Re: Earwax

I find this thread really interesting because it closely relates to a project at my current work. I am working at a new company that is preparing to conducting research experiments and I've been developing a web app for them that essentially allows one of the scientists to write a structured spec for an experiment and then the web app interprets the spec and provides a dynamic single page app that the leads the user through the experiment, collects their answers/ measurements, and sends it to backend.

based on the experiment spec, the web app renders specified questions, fetches the right assets from the server to play and uses settings like whether to play things automatically, what delay, etc.

When I first came in the specs were json files that conform to a schema and I had to evolve the schema to be more flexible and allow people who use them to have more diverse features they can use, etc.

Currently at the end of the day the schema still is encoded as json, since it needs to be sent from the server to the web app anyway, but I noticed in making the schema more flexible that it became much more verbose and repetitive, which made i so that people had to copy and paste all the time, which makes it easy to create mistakes and also if you want to change one thing that repeats then it can be difficult to update everywhere.

I thought of creating declarativ little python functions for the different parts of the schema that fit neatly together and can be used to define the spec with code that gets turned programmatically into json,  instead of writing json manually.

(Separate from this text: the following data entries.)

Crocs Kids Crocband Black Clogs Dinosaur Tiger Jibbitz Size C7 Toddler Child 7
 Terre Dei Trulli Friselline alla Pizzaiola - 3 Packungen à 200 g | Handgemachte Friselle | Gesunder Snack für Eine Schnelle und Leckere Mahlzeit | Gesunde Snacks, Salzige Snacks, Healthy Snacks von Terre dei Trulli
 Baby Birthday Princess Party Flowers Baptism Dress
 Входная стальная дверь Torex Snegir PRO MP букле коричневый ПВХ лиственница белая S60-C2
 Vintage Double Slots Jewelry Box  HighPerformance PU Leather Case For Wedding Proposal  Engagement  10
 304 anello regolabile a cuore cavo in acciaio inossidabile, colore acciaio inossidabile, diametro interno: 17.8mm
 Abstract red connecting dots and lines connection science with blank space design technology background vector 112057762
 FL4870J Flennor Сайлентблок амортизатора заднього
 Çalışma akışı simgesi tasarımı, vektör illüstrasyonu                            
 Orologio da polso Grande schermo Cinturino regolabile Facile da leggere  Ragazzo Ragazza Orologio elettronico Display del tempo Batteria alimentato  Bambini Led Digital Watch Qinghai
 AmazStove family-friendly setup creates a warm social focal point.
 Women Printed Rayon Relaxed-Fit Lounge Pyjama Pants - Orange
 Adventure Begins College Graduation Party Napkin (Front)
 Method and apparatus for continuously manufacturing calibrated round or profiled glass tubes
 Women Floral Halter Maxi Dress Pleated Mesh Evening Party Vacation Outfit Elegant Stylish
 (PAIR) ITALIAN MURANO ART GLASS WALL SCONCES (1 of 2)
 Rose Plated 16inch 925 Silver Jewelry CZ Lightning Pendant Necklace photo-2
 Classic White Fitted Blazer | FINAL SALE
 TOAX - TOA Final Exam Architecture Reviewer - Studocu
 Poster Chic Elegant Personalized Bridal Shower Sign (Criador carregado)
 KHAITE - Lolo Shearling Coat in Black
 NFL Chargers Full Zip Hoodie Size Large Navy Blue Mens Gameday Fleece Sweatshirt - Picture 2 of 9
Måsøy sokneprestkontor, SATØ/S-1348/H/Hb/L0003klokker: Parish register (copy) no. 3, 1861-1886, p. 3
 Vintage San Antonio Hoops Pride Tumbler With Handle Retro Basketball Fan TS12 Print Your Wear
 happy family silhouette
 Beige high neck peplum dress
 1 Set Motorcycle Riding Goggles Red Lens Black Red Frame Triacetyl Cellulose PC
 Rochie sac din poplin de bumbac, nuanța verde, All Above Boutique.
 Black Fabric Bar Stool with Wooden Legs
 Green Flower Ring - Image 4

for example the basic parts look sort of like this:

def experiment(name: str, questions: list[Question]): Experiment

def rating_question(label: str, values: list[int]): Question

def text_question(label: str)

and you would then just define an experiment declaratively  something like this:
my_experiment = experiment(
  name = "My Great Experiment",
  questions = [
    rating_question(
      "How pleasent is this experiment",
      values = list(range(1,6))
    ),
    ...
)

The immediate advantages for even very new python programmers is that they could factor out repetition for example if the same question repeats in different parts that they could define a variable and declare it in different parts. so also then if you want to make an update to all the places it is used then you need only update its definition.

e.g.:

standard_questions = [
  text_question("how are you?"),
  ...
]

exp1 = experiment(
  name = "exp1",
  questions = standard_questions + text_question("what  is special about exp1?")
)

also I am thinking of completing the type hints more if I can prioritize it, because I think running a spec through mypy and having it catch silly type errors would be useful. honestly I would prefer writing this in something more strongly typed like at east Typescript, but the backend uses python.

and then the slightly more advanced thing that this opens up is using the basic building block functions to define your own higher level functions where you just provide a couple parameters and then all the repetitive stuff is taken care of and your spec is much easier to read since you can focus on what is important and hide the boiler plate.

In your case I am thinking that at the end of the day, your maps have some data representatin anyway, so it should be not too difficult to maybe play around with just defining the basic parts of it. then noticing repetitive things or things that are made up of other things and defining higher level composite functions/classes and then seeing if you can do something useful with it. i.e. judge the quality of your API (or in this case technically an embedded domain specific language (EDSL) by if it actually makes your life easier and you find yourself expanding it and having those aha moments, where you realize that you came up with a a neat abstraction that allows you to design a map that normally took a couple hours and now takes 20 minutes.

it might be worth taking a bottom up approach, thinking what is the fundamental unit of your map and going up to composite structures. or in my case in thinking about my experiment spec EDSL, top down approach.
like, what is my end goal?
an experiment spec.
okay, what does it consist of?
well... a name, one or more questions.
okay, name is a string, what is a question?
a question is either a numeric rating question or a text question
what parameters does a rating question have?
and so on...

I like Camlorn's idea. it is really going in the right direction. also your idea about directly attaching events to parts of the map is really thinking right about the possibilities that this approach would open up.

I don't want to give the impression that this is easy. it definitely isn't. It mainly requires a lot of time making some initial EDSL design ideas and testing them out, then throwing them away and going back to the drawing board so to speak.

also you will find that there will eventually emerge several different designs that are mutually incompatible and each have their tradeoffs and you will need to make a choice.

the thing with no design being the best for every circumstance is ultimately why we have a bunch of different programming languages and within those languages, tons of different frameworks and libraries that do the same thing, because there are different approaches you can take and each have pros/cons.

the tile editor is not a bad idea as well as it would allow non-programmers to citizen program themselves a game. this is the approach Sable uses and complete non-programmers have managed to create some really cool things with it during its short alpha this spring. I think it is going to be harder to make and be able to provide less power and versatility compared to an EDSL, but could make a lot of the basic stuff easier.

there is a really nice quote one of my uni professors said when he was introducing linux to us:

"a GUI makes easy things easier, the command line makes hard things possible."

replace commandline with programming and I think it hold up in this situation as well.

So I say go for the tile eitor, but personally I would focus on the programmatic side first and then build a GUI editor on top of those features.